Code Monkey home page Code Monkey logo

land-da-data-uploader's Introduction

Data Uploader for UFS Land Data Assimilation Application Datasets to Cloud Data Storage

About

Purpose:

The purpose of this program is to transfer the Unified Forecast System Land Data Assimilation Application (UFS Land DA) datasets residing within the RDHPCS to cloud data storage via chaining API calls to communicate with its cloud data storage bucket. The program will support the data required for the UFS Land DA Application release versions.

According to Amazon AWS, the following conditions need to be considered when transferring data to cloud data storage:

  • Largest object that can be uploaded in a single PUT is 5 GB.
  • Individual Amazon S3 objects can range in size from a minimum of 0 bytes to a maximum of 5 TB.
  • For objects larger than 100 MB, Amazon recommends using the Multipart Upload capability.
  • The total volume of data in a cloud data storage bucket are unlimited.

Tools which could be be utilized to perform data transferring & partitioning (Multipart Upload/Download) are:

  • AWS SDK
  • AWS CLI
  • AWS S3 REST API

In this demontration, the framework will implement Python AWS SDK for transferring the UFS Land DA application fixed and input model datasets from the RDHPCS, Orion, to the cloud data storage with low latency.

The AWS SDK will be implemented for the following reasons: To integrate with other python scripts. AWS SDK carries addition capabilities/features for data manipulation & transferring compare to the aforementioned alternate tools.

Capabilities:

The framework will be able to perform the following actions:

Multi-threading & partitioning the datasets to assist in the optimization in uploading performance of the datasets from on-premise to cloud.

Future Capabilities:

Can make the framework customizable so that users can request the Land DA datasets that is applicable to their Land DA release version needs -- rather than the full datasets within the Land DA tar folders as Land DA development continues within this project program in the future.

Prerequisites

  • Setting up AWS CLI configurations for uploading to Cloud.
  • Setting up conda environment w/in RDHPCS.
  • Version badge

Dataset

Datasets for the Land DA v1.0.0 Release:

  • Model Input Data
  • Observation Data
  • Sample Forcing Data
  • NOAH-MP Offline Data (Model Spec Data for Offline Vector)
  • GFS Tile Space Data (Model Spec Data for FV3 Tiles)
  • Land DA Singularity Container
  • Data required to compare the validated dataset to the user's experiment output dataset (comps data)
  • Data required to run the comparison step (inps data)

Quick Start

  1. Install miniconda per "Environment Setup" section.
  2. Establish AWS credentials configuration file via the "AWS Command Line Interface (AWS CLI) Credentials Setup" page in Confluence.
  3. Save data of interest to migrate to cloud within the repository's "main" folder & structure the data on-premise as you would like it structured in cloud.

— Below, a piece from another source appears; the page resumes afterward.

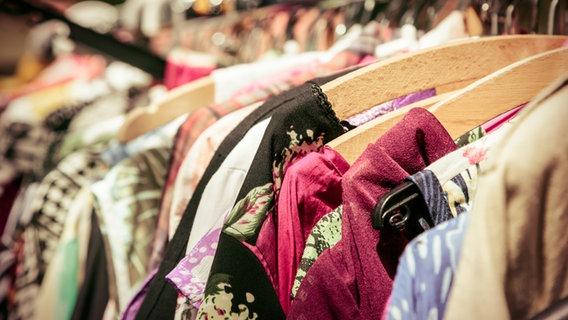 Ein Kleiderschrank hängt voller Kleidung. © Armin Staudt / photocase.de Foto: Armin Staudt / photocase.de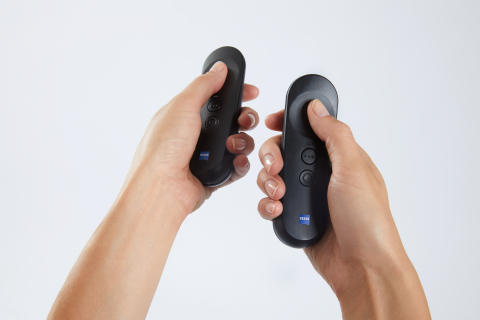 VR_ONE_Connect_Controller_in_hand_2 20170818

For example, the relative directory of "landda-data-2016.tar.gz" should be saved under the "current_land_da_release_data" folder within the repository's "main" folder on-premise for its object's key to be set as "current_land_da_release_data/landda-data-2016.tar.gz" in cloud.
  4. Execute the following command within the terminal to migrate the data to cloud: python upload_file2cloud.py -b BUCKET_NAME -k FILE_DIR_TO_MIGRATE_TO_CLOUD_INCLUDING_FILENAME
  • BUCKET_NAME = land-da
  • FILE_DIR_TO_MIGRATE_TO_CLOUD_INCLUDING_FILENAME: For example, the relative directory of "landda-data-2016.tar.gz" should be saved as "current_land_da_release_data/landda-data-2016.tar.gz" within the "main" folder on-premise for its object's key to be set as "current_land_da_release_data/landda-data-2016.tar.gz" in cloud. So, FILE_DIR_TO_MIGRATE_TO_CLOUD_INCLUDING_FILENAME = current_land_da_release_data/landda-data-2016.tar.gz.

Environment Setup:

  • Install miniconda on your machine. Note: Miniconda is a smaller version of Anaconda that only includes conda along with a small set of necessary and useful packages. With Miniconda, you can install only what you need, without all the extra packages that Anaconda comes packaged with: Download latest Miniconda (e.g. 3.9 version):

  • Check integrity downloaded file with SHA-256:

    • sha256sum Miniconda3-py39_4.9.2-Linux-x86_64.sh

Reference SHA256 hash in following link: https://docs.conda.io/en/latest/miniconda.html

  • Install Miniconda in Linux:

    • bash Miniconda3-py39_4.9.2-Linux-x86_64.sh
  • Next, Miniconda installer will prompt where do you want to install Miniconda. Press ENTER to accept the default install location i.e. your $HOME directory. If you don't want to install in the default location, press CTRL+C to cancel the installation or mention an alternate installation directory. If you've chosen the default location, the installer will display “PREFIX=/var/home//miniconda3” and continue the installation.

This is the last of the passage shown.